The newly launched ProShares MSCI Europe Dividend Growers ETF (EUDV) tracks the MSCI Europe Dividend Masters Index, which screens the universe of the parent index – the MSCI Europe. MSCI Dividend Masters Index selects stocks based on their payout history over the past 10 years and companies that have managed to grow dividends year-over-year are included in the index.
The index contains a minimum of 25 stocks at any given time that are equally weighted, which gives a smart-beta twist to the underlying index. Exposure to individual sectors is capped at 30 percent and to individual countries at 50 percent. The underlying index consisted of 51 stocks as of 9/30/2015, indicating a well diversified portfolio.
Insofar as sector allocation is concerned, industrials (18.91 percent), consumer staples (18.33 percent) and health care (17.62 percent) occupy the top three slots. Country-wise UK gets the maximum exposure at 48.15 percent, followed by France (11.89 percent) and Switzerland (9.34 percent).
While EUDV is well diversified, there’s a risk of the underlying index becoming concentrated since the index allows including stocks with a shorter dividend-growth history if fewer than 25 companies fail to meet the 10-year dividend growth inclusion criterion.

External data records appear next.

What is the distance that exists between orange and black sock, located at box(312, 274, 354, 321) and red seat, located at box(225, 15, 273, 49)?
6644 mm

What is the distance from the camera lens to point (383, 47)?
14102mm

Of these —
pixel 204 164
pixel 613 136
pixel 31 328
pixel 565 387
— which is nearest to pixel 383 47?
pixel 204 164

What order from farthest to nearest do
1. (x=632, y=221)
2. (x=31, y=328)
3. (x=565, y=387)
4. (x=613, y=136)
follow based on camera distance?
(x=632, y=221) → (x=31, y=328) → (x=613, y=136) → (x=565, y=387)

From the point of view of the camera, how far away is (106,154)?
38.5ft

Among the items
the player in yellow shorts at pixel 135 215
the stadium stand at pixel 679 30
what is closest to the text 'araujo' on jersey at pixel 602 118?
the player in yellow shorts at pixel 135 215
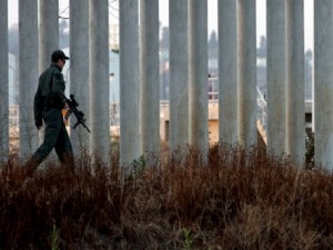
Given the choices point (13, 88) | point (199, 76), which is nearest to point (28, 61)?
point (199, 76)

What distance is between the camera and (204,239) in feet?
23.7

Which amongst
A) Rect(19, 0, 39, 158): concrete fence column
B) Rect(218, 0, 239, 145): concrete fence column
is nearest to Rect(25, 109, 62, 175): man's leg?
Rect(19, 0, 39, 158): concrete fence column

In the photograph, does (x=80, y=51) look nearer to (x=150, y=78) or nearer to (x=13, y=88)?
(x=150, y=78)

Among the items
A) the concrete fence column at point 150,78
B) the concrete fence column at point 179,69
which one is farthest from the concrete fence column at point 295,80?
the concrete fence column at point 150,78

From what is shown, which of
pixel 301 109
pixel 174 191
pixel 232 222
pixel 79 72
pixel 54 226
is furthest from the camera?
pixel 301 109

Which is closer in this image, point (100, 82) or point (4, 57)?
point (4, 57)

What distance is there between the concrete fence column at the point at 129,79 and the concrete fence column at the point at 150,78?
20.7 inches

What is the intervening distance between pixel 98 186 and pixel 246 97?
6.70 m

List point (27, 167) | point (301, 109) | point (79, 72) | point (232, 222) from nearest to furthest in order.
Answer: point (232, 222) < point (27, 167) < point (79, 72) < point (301, 109)

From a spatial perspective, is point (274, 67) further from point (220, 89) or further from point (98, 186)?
point (98, 186)

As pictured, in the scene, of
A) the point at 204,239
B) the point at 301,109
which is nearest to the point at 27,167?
the point at 204,239

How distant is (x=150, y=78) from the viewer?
14.0 metres

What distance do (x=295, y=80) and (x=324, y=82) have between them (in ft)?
2.91

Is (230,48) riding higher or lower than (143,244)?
higher
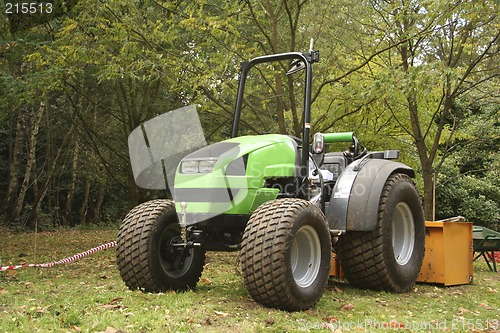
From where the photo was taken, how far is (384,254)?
6859 mm

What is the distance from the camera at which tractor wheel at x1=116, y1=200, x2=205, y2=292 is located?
6172mm

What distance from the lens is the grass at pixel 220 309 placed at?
186 inches

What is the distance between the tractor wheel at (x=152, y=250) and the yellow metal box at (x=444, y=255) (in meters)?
3.31

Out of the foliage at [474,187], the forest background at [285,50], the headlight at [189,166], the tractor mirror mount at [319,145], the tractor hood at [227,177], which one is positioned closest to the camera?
the tractor hood at [227,177]

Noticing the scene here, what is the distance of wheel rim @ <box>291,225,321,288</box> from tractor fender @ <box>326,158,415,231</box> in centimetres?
84

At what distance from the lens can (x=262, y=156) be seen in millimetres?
6160

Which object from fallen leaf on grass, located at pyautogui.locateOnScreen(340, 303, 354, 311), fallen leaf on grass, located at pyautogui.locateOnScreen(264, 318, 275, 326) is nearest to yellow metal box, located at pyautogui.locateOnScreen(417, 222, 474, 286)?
fallen leaf on grass, located at pyautogui.locateOnScreen(340, 303, 354, 311)

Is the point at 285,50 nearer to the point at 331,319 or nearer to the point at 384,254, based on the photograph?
the point at 384,254

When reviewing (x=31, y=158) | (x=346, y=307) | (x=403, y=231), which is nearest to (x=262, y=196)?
(x=346, y=307)

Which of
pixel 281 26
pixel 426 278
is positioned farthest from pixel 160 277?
pixel 281 26

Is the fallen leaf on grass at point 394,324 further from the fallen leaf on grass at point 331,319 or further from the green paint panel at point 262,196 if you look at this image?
the green paint panel at point 262,196

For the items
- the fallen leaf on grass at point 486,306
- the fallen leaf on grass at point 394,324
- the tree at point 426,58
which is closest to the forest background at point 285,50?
A: the tree at point 426,58

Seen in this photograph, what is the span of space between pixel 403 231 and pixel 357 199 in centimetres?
128

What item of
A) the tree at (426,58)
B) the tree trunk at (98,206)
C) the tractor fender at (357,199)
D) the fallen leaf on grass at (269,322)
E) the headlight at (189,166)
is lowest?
the tree trunk at (98,206)
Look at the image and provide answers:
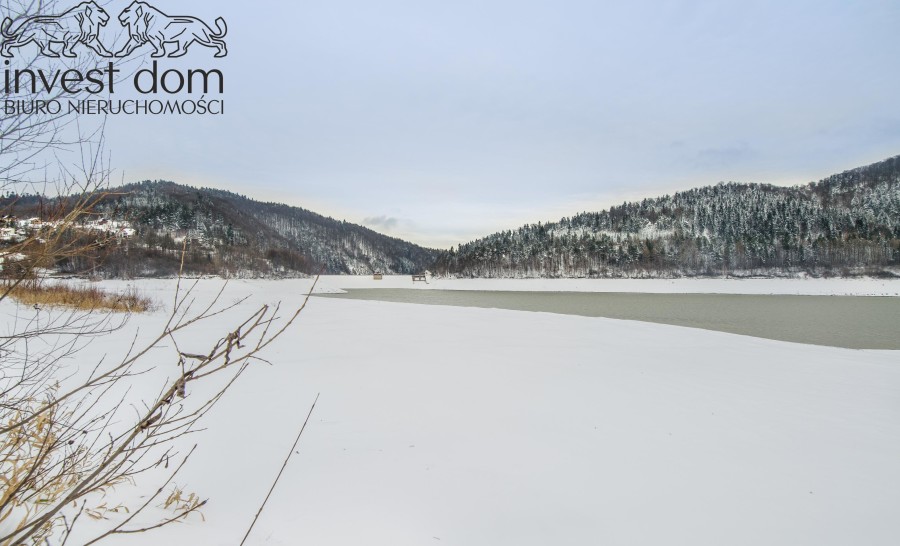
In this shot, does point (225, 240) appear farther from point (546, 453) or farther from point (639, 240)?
point (639, 240)

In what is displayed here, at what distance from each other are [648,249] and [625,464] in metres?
100

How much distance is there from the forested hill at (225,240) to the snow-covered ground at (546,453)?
4.91 feet

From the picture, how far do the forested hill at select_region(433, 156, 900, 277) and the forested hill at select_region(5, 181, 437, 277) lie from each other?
47.6 meters

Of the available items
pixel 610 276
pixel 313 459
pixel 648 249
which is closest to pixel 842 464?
pixel 313 459

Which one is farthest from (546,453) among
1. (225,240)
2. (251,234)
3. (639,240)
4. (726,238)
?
(639,240)

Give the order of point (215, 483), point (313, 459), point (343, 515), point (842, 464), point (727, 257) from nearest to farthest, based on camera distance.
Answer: point (343, 515) < point (215, 483) < point (313, 459) < point (842, 464) < point (727, 257)

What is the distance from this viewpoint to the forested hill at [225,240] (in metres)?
2.39

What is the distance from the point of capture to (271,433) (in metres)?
3.72

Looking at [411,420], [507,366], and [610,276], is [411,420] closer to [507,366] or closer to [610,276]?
[507,366]

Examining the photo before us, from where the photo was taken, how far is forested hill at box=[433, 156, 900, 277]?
77125 mm

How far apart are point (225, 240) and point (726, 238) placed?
104m

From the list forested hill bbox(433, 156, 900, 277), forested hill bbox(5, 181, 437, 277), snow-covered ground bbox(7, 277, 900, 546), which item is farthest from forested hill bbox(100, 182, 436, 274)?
forested hill bbox(433, 156, 900, 277)

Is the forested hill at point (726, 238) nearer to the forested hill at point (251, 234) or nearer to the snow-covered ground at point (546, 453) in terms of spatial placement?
the forested hill at point (251, 234)

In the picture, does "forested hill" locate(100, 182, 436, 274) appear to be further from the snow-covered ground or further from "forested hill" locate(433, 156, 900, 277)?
"forested hill" locate(433, 156, 900, 277)
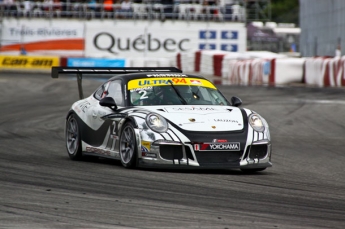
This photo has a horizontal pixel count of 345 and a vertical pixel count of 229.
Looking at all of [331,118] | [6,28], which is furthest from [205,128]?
[6,28]

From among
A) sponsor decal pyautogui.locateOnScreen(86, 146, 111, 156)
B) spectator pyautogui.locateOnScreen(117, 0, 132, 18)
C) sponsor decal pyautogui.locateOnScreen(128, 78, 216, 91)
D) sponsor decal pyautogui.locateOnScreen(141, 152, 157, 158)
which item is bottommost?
sponsor decal pyautogui.locateOnScreen(86, 146, 111, 156)

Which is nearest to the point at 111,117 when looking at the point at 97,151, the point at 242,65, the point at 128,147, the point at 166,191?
the point at 97,151

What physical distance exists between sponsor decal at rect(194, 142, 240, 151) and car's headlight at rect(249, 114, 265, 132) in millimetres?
393

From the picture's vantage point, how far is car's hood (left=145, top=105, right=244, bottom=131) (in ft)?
29.4

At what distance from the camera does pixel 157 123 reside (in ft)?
29.4

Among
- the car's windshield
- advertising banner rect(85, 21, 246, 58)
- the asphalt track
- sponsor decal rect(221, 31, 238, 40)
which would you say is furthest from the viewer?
sponsor decal rect(221, 31, 238, 40)

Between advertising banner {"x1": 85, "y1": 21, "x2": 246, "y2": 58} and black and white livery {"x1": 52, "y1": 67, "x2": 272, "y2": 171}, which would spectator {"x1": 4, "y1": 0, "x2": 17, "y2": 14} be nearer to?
advertising banner {"x1": 85, "y1": 21, "x2": 246, "y2": 58}

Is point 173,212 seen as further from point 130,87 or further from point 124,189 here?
point 130,87

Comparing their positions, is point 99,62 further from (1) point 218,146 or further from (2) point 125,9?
(1) point 218,146

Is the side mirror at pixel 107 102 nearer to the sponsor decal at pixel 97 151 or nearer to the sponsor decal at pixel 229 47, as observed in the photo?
the sponsor decal at pixel 97 151

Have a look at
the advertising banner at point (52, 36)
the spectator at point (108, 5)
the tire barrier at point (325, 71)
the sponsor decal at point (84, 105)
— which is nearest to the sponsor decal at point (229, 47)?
the spectator at point (108, 5)

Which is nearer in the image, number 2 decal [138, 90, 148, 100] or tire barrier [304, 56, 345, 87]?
number 2 decal [138, 90, 148, 100]

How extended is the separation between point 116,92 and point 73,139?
1.08 m

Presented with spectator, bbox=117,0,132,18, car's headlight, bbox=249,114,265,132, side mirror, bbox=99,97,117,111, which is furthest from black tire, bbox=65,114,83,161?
spectator, bbox=117,0,132,18
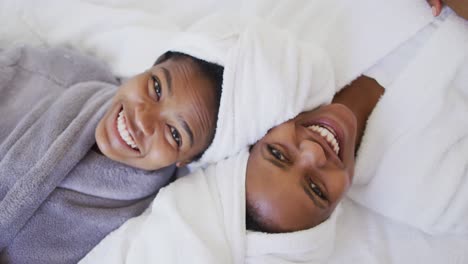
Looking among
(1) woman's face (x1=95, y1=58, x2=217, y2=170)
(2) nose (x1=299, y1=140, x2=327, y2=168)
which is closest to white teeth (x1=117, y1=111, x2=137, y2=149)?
(1) woman's face (x1=95, y1=58, x2=217, y2=170)

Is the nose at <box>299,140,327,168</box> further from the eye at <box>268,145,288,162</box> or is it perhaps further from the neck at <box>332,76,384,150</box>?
the neck at <box>332,76,384,150</box>

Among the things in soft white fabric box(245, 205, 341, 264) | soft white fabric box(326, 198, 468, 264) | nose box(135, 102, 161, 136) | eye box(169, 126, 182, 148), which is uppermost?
nose box(135, 102, 161, 136)

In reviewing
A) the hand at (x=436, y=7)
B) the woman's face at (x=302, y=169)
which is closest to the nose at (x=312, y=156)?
the woman's face at (x=302, y=169)

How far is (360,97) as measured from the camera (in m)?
1.15

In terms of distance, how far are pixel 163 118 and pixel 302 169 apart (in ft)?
1.00

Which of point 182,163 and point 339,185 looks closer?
point 339,185

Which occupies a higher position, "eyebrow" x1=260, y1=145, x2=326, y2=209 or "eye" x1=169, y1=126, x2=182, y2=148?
"eye" x1=169, y1=126, x2=182, y2=148

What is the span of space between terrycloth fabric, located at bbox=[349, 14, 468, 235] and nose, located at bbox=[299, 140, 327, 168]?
0.75 ft

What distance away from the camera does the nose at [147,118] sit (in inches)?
37.0

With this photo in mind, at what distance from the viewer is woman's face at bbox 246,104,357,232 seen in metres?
0.87

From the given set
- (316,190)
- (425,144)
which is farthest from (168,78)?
(425,144)

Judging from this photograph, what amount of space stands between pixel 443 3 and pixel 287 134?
0.58 m

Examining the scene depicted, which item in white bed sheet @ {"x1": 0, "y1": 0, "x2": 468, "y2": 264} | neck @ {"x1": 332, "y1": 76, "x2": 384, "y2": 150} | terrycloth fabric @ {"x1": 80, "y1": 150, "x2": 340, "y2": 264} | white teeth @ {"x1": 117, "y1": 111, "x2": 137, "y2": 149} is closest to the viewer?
terrycloth fabric @ {"x1": 80, "y1": 150, "x2": 340, "y2": 264}

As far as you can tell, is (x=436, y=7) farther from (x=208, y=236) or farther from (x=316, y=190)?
(x=208, y=236)
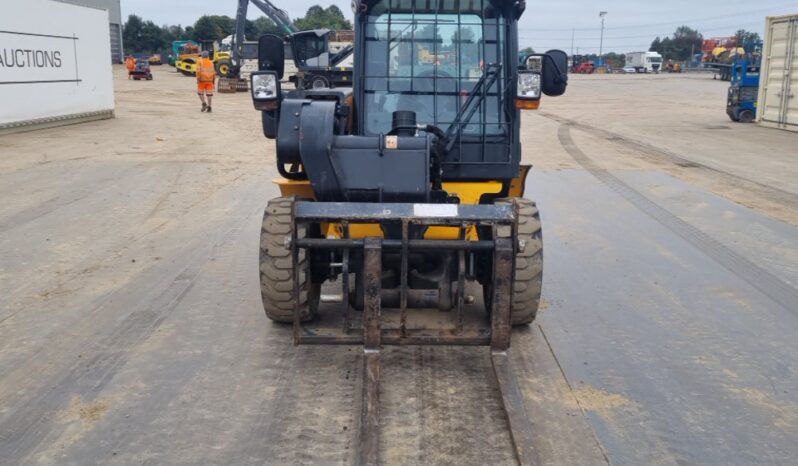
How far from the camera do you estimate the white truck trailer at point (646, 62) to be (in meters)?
91.1

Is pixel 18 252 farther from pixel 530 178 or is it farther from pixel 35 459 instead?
pixel 530 178

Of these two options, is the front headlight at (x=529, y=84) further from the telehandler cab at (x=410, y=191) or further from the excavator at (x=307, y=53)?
the excavator at (x=307, y=53)

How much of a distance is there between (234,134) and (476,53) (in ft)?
51.2

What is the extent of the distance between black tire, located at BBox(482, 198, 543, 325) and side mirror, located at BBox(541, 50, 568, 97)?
2.94ft

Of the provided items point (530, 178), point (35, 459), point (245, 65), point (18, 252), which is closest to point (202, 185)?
point (18, 252)

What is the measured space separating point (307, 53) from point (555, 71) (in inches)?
893

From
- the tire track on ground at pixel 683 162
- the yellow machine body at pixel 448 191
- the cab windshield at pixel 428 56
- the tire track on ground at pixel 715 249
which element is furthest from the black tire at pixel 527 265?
the tire track on ground at pixel 683 162

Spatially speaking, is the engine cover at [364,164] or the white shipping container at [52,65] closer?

In fact, companies with shorter dividend growth history can also be included if caps on individual sectors and countries are breached. That suggests EUDV is better suited as an income generator and may not qualify for a core holding.
The underlying index is rebalanced each February, May, August and November while the annual reconstitution takes place during the November rebalance.
The new ETF has an annual expense ratio of 0.55 percent.